_SHORT EXERCISE_
Copy every line of the entries below that contains the word "apart".

◇ ◇ ◇ ◇ ◇ ◇ ◇

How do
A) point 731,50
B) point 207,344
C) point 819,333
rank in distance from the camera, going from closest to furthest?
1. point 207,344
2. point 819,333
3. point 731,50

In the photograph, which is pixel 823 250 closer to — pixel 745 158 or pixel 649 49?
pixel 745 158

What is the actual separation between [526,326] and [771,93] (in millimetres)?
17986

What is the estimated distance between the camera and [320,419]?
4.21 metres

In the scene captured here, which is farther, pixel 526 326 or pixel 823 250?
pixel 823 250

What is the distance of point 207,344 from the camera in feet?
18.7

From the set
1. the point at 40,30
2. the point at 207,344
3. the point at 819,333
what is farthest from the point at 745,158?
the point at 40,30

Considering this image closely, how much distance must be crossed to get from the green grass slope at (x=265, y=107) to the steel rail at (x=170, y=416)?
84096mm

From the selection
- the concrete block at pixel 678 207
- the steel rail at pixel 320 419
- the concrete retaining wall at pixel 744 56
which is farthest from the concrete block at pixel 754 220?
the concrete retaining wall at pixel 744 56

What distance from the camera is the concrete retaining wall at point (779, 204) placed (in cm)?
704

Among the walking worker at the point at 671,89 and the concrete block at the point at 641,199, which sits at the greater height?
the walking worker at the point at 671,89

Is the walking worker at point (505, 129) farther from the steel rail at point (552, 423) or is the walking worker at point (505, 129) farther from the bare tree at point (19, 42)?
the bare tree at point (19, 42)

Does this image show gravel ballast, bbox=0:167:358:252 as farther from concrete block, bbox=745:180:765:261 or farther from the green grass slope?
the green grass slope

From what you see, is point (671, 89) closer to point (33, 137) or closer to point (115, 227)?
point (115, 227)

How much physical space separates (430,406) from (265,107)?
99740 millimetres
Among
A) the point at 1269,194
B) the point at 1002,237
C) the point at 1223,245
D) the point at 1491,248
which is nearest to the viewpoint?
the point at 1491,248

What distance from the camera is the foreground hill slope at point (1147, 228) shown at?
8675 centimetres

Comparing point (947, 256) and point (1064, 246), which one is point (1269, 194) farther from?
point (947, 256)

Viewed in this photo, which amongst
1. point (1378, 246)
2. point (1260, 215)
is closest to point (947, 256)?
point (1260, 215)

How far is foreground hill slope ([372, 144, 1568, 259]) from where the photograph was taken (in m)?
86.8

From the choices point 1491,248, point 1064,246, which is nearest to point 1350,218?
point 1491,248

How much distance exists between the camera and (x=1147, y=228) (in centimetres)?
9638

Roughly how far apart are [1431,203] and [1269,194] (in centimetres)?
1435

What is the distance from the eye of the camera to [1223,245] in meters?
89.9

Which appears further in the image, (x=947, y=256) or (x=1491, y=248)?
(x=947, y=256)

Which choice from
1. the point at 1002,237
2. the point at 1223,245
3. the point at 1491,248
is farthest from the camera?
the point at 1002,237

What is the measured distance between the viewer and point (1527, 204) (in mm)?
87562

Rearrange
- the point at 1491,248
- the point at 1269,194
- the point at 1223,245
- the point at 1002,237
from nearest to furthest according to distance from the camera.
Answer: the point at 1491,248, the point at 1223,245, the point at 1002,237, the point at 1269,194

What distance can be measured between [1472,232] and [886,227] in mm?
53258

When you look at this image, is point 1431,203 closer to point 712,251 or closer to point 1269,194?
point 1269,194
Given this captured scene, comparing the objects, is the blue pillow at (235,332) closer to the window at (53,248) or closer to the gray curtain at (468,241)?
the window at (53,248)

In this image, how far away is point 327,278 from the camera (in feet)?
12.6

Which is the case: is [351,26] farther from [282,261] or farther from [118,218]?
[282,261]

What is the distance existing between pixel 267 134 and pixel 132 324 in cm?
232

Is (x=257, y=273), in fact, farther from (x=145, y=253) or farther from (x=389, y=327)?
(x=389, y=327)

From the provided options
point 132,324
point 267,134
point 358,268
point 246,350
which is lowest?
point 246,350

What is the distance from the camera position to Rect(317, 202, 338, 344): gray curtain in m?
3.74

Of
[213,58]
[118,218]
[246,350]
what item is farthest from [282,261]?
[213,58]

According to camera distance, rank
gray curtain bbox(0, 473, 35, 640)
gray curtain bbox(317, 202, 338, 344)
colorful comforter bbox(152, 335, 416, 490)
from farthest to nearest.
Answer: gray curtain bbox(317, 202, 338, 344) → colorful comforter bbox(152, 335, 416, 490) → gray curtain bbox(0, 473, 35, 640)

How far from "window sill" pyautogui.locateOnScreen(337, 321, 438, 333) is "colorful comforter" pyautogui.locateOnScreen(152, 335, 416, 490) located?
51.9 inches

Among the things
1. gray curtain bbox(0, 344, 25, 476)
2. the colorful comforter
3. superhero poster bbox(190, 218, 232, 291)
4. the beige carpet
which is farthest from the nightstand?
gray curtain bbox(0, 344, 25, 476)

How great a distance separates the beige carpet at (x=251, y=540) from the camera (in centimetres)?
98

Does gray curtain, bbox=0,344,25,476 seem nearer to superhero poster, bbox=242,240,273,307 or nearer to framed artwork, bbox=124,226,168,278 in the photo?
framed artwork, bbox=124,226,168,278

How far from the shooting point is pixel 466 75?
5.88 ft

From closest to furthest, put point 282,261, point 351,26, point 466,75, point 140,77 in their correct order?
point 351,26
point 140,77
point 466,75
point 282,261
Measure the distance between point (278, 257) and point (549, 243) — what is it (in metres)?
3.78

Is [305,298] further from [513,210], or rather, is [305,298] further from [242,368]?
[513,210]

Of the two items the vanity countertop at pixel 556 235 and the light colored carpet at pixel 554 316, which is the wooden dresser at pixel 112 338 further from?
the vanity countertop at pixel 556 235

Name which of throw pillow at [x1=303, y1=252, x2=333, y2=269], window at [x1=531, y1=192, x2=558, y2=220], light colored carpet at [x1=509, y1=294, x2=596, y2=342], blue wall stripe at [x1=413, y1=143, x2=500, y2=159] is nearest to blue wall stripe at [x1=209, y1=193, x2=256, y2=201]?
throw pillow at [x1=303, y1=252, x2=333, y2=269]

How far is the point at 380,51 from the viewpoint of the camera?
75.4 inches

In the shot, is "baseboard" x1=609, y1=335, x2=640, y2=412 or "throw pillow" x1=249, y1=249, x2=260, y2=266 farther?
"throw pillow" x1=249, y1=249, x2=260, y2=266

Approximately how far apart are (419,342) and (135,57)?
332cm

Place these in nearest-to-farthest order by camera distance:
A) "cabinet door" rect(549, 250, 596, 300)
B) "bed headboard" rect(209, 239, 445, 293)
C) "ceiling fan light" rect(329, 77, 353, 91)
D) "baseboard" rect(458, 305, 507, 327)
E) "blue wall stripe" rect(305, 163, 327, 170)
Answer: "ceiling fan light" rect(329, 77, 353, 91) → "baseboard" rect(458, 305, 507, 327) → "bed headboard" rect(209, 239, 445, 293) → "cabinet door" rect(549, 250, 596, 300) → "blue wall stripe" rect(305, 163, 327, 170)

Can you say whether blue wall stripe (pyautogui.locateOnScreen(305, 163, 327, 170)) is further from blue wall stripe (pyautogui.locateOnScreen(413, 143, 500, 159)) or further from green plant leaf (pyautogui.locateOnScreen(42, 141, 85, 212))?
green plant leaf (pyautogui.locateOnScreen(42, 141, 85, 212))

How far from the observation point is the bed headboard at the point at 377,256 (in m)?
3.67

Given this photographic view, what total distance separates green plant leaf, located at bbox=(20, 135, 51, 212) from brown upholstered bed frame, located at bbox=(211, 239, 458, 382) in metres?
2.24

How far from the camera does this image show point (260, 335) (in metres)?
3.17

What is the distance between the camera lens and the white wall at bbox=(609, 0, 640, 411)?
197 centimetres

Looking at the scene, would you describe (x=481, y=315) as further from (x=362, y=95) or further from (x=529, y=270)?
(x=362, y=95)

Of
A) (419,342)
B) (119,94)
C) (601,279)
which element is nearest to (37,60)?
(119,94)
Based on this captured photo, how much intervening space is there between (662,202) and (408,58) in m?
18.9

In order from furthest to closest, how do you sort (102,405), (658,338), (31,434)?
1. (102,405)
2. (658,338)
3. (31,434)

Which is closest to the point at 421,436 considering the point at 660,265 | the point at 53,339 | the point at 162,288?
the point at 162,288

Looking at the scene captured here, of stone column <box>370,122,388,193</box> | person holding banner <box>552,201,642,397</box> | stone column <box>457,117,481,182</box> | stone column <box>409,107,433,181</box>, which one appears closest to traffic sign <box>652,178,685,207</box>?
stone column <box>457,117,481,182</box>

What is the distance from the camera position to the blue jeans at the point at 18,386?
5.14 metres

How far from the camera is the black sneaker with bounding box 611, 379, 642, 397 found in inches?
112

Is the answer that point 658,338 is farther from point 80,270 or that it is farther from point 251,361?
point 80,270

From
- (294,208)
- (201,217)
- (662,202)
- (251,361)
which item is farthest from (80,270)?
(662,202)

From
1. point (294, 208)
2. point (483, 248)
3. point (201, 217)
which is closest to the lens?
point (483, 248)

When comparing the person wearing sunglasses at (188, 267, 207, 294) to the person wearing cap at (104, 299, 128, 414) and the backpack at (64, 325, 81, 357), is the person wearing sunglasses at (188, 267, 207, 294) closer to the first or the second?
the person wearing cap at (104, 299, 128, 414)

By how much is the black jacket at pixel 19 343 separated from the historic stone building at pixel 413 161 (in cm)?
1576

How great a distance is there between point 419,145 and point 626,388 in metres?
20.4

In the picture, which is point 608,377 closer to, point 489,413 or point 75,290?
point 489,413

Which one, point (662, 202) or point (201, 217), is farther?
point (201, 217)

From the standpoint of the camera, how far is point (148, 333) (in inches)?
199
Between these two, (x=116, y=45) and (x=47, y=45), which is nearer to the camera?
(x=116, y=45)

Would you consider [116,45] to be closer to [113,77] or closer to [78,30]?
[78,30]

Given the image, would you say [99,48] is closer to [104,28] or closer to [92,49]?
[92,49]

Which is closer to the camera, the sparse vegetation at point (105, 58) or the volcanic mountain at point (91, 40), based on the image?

◇ ◇ ◇ ◇ ◇ ◇ ◇

_OUTPUT FOR THIS EXERCISE_
Roughly how far apart are [1431,203] and [1269,194] (in centimetres)?
Approximately how far apart are (419,342) and (135,57)?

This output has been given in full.